As to the Federal income tax in the United States, it seems to be definitely settled by the case of Bowring v. Bowers, 24 Fed.(2d) 918; writ of certiorari denied in 277 U.S. 608, that residence alone *1248 would make one liable to the tax even though he had an established domicile in a foreign country. The case was the rather extreme one of a man who had a domicile in England but was engaged in business and lived with his family in New York most of the time for more than twenty years. The court said: "It is true that residence is ordinarily used as the equivalent of domicile in statutes relating to probate administration and succession taxes.
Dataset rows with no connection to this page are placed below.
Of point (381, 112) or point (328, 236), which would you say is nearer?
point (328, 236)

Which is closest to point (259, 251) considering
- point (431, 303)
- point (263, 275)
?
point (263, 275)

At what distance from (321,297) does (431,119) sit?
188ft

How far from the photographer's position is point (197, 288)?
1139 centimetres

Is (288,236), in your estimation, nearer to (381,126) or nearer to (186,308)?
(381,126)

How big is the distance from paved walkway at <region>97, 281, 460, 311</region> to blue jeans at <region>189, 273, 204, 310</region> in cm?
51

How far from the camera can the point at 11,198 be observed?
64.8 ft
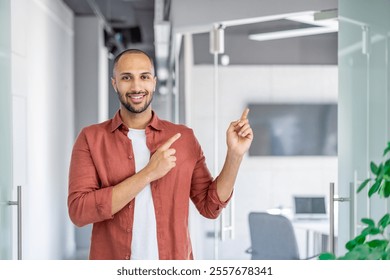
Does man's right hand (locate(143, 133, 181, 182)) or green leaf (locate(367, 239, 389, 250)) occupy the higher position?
man's right hand (locate(143, 133, 181, 182))

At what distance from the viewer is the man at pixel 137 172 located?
2.02m

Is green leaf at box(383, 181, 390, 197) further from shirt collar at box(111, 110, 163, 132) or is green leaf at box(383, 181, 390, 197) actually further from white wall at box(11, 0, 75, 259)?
white wall at box(11, 0, 75, 259)

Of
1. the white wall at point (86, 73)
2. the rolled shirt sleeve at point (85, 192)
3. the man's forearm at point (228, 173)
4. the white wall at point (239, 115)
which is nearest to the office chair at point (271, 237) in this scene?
the white wall at point (239, 115)

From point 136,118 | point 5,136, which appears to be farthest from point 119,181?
point 5,136

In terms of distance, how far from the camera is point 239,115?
4.60m

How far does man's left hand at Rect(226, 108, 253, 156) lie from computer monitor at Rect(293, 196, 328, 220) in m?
3.20

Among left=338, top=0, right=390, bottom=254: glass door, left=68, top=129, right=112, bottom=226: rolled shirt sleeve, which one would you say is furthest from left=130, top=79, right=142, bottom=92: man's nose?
left=338, top=0, right=390, bottom=254: glass door

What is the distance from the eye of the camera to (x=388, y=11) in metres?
2.31

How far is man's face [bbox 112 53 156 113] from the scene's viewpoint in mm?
2012

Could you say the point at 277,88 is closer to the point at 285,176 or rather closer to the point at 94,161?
the point at 285,176

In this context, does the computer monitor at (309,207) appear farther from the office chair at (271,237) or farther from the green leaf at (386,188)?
the green leaf at (386,188)

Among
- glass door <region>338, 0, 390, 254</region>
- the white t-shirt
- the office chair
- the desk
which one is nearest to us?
the white t-shirt
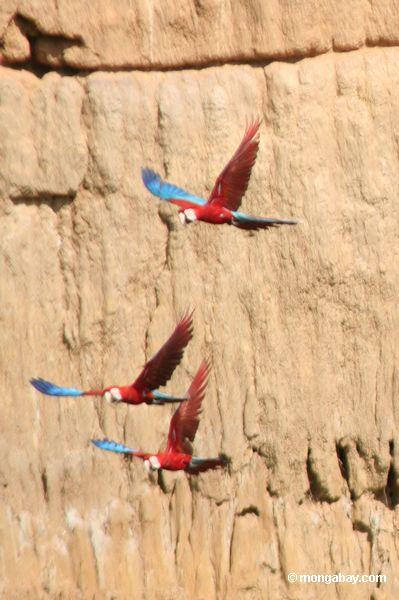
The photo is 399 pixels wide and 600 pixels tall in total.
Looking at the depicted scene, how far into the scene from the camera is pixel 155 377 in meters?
9.10

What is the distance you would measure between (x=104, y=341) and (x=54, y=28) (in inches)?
74.3

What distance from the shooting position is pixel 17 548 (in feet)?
37.2

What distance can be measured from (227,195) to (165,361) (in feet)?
2.73

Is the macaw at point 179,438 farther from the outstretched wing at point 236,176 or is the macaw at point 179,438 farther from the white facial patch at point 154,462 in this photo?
the outstretched wing at point 236,176

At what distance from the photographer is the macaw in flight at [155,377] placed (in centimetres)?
890

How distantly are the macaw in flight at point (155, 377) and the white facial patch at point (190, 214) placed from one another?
0.48 m

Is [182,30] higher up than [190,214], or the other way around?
[182,30]

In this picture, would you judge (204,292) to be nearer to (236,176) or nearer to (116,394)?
(116,394)

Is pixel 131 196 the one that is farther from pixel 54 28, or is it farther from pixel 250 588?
pixel 250 588

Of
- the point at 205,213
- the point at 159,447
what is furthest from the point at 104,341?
the point at 205,213

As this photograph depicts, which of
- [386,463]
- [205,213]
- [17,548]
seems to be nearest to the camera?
[205,213]

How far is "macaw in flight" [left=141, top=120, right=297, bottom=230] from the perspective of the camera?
893 cm

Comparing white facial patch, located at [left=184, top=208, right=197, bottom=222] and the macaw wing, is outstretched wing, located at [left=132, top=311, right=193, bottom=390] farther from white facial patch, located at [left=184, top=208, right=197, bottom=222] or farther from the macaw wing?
white facial patch, located at [left=184, top=208, right=197, bottom=222]

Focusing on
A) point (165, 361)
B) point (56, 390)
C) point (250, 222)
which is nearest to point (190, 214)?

So, as might be expected in the Revenue Acts, the word 'resident', when employed in the portion of these acts dealing with the Estate Tax law, means 'domiciled' and has been so construed by the practice and regulations of the Department * * *. But in personal and income taxes domicile has played no necessary part and residence at a fixed date has determined the liability for the tax."
Petitioner's*845 testimony is that he came to this country as a so-called "visitor" under the immigration laws rather than as a quota immigrant, for the reason that the nature of his business made it necessary for him to be able to leave and reenter the United States without delay. He adopted the course of entering on a visitor's visa on consular advice, and his explanation of the reason therefor seems reasonable. Petitioner's conduct in establishing business and domestic headquarters in Texas and his maintenance of them over a period of years convince us that he should be classified as a resident alien during the taxable years.
It follows from what we have thus far held that petitioner was entitled to return his income on a community basis. Counsel for petitioner concedes that in the event of such holding the assessments were timely under the Joint Resolution of Congress (H.J. Res. 340) approved June 16, 1930, which extends the statutory period in certain community property cases. Upon the issue of the statute of limitations, the Commissioner is sustained.
Decision will be entered under Rule 50.